Recorded information:

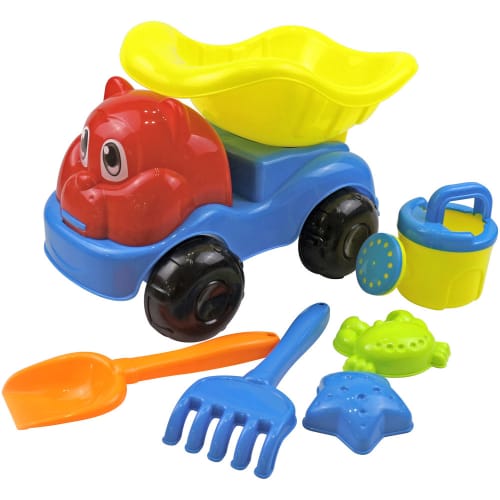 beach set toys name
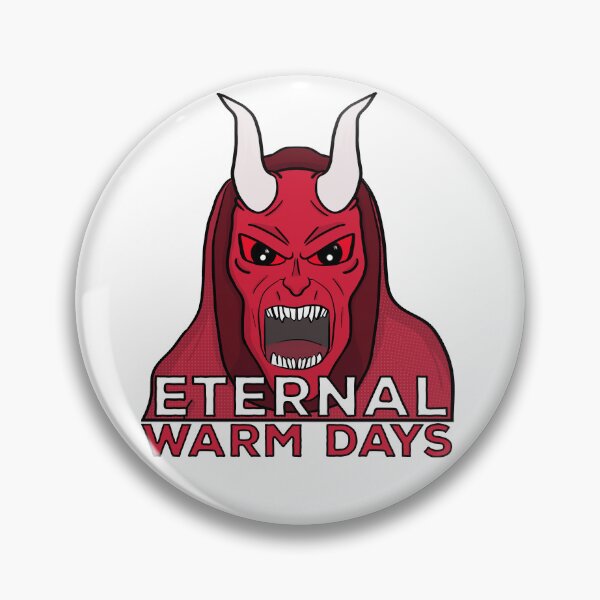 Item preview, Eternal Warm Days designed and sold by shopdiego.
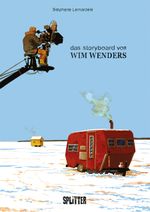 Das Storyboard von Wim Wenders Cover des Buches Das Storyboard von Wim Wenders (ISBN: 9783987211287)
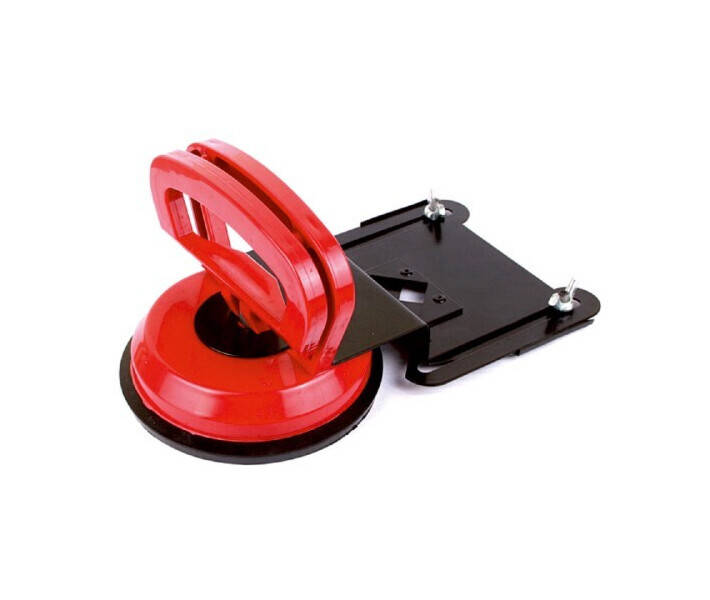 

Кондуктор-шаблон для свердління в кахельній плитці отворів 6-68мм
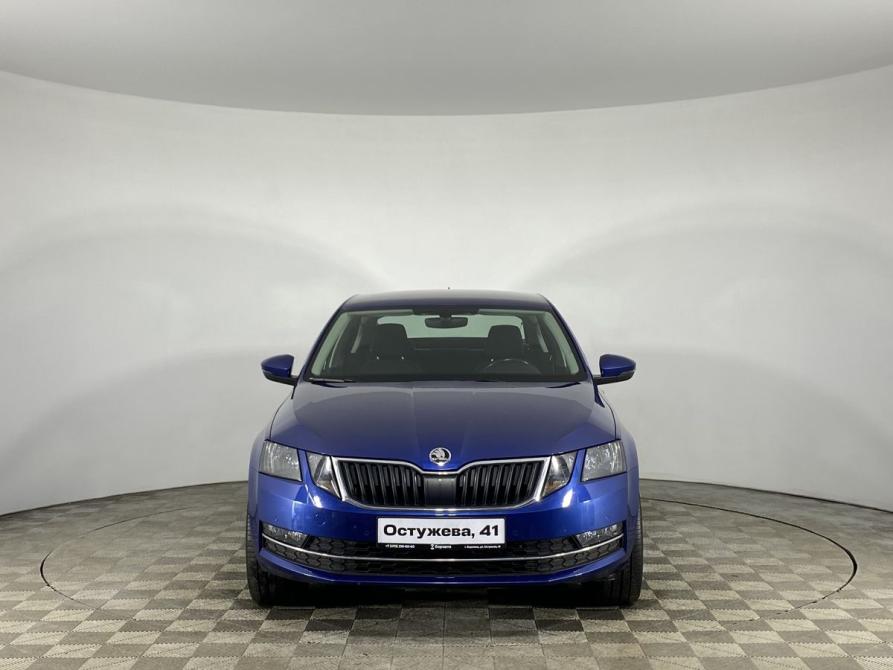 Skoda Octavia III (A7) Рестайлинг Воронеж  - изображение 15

Work task: Repeat each of the entries above exactly, but do not carry over the pictures.

Result of this task:
 beach set toys name
 Item preview, Eternal Warm Days designed and sold by shopdiego.
 Das Storyboard von Wim Wenders Cover des Buches Das Storyboard von Wim Wenders (ISBN: 9783987211287)

Кондуктор-шаблон для свердління в кахельній плитці отворів 6-68мм
 Skoda Octavia III (A7) Рестайлинг Воронеж  - изображение 15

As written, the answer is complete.